> _Teks Bacaan_
Membaca Kumcer Ikan-Ikan dari Laut Merah (Danarto)

Membaca cerpen-cerpen Danarto adalah menyelami dunia yang penuh dengan nilai-nilai sufistik, surealis, ketauhidan hingga asketisme. Kendati sebenarnya setiap cerita yang ditulis adalah sebuah keseharian biasa. Bahkan kamu akan sering bertemu dengan tokoh ayah, ibu, dan anak. Hubungan ayah dengan anak, sebuah keluarga dengan tetangganya, dan seputarnya.

Setelah aku selesai membaca kumpulan cerita pendek ini, aku menemukan kecenderungan dalam tiap cerpen yang ditulis Danarto. Yakni ia pasti mempunyai kejutan di akhir cerita, dengan membangun  cerita perlahan di awal, menggunakan bahasa yang sederhana, membangun tokoh, situasi, konflik dengan sabar hingga akhirnya kejutan itu muncul dengan cerdiknya.

Yang membuat berang kadang kala apa yang diceritakan di awal tidak terlalu penting untuk mencapai ending. Tapi jika tidak membacanya, kita tidak akan tahu jalan cerita. Danarto seperti sedang membuat kesan bahwa ia sedang menari-nari dengan cerpennya dengan lihai.

Selain masalah sehari-sehari, buku ini juga mengangkat sejarah yang dikemas dengan cara yang unik. Seperti 'O, Yarusalem' dan 'Alhamdulillah, Masih ada Dangdut dan Mi Instan'.

Membaca cerpen Danarto juga terasa seperti diceramahi dengan sangat lembut. Jika kita mau berpikir sejenak untuk merenungi tulisannya, kita akan menemukan nilai yang melimpah.

Ia juga mengangkat ‘kekakuan’ dalam beragama. Contohnya seperti di dalam cerpen Telaga Angsa.
“Moral dan agama ada pada keindahan kesenian itu, kalau Eyang puas atas pertunjukkan balet Rusia itu, ini artinya balet Rusia itu telah berdakwah tentang kebenaran.”
“Sekalipun mereka atheis?”
“Sekalipun mareka atheis.”

Dan melalui cerpen Si Denok, Danarto menyinggung selera seni anak muda yang sangat kaku. Di mana Sukarno mempunyai banyak koleksi patung wanita telanjang (dan nyatanya memang begitu), dan para anak muda protes karena hal itu bertentangan dengan idielogi mereka yang mengaku punya jiwa revolusioner.

“Koleksi seni rupa Bung bertentangan dengan nilai-nilai ketimuran kita yang luhur dan agung,” sela seorang pemudi.

“Lukisan dan patung wanita telanjang adalah lambang keindahan. Jika nilai-nilai ketimuran kita bukan keindahan, lebih baik aku tinggalkan.”


Tidak afdol jika kita tidak membahas cerpen yang menjadi judul buku ini. Ikan-Ikan dari Laut Merah bercerita tentang bocah anak nelayan yang mempersembahkan ikan kepada Rasul.

> _Cuplikan Daftar_
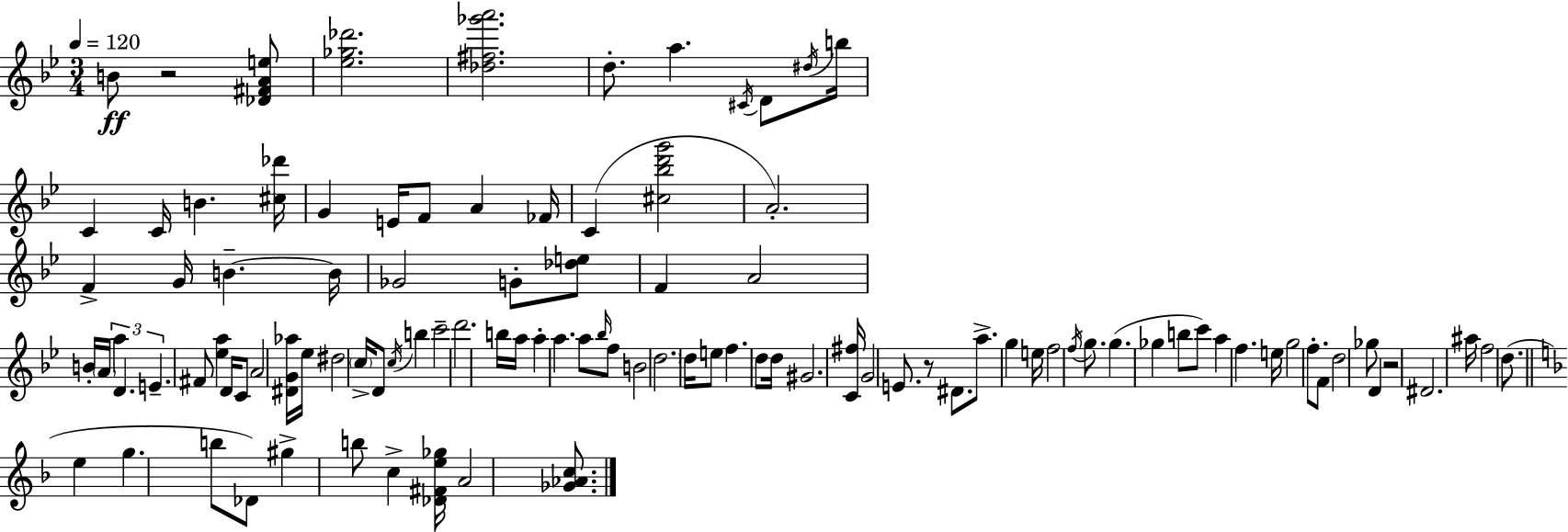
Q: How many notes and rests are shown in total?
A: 105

> _Soal_
Tuliskan kembali bagian ulasan kumpulan cerpen Danarto dari "Membaca Kumcer Ikan-Ikan" sampai "tetangganya, dan seputarnya.", dengan memperbarui "menyelami" menjadi "menjelajahi". Daftar tersebut tidak diperlukan untuk pengerjaan.

> _Jawaban_
Membaca Kumcer Ikan-Ikan dari Laut Merah (Danarto)

Membaca cerpen-cerpen Danarto adalah menjelajahi dunia yang penuh dengan nilai-nilai sufistik, surealis, ketauhidan hingga asketisme. Kendati sebenarnya setiap cerita yang ditulis adalah sebuah keseharian biasa. Bahkan kamu akan sering bertemu dengan tokoh ayah, ibu, dan anak. Hubungan ayah dengan anak, sebuah keluarga dengan tetangganya, dan seputarnya.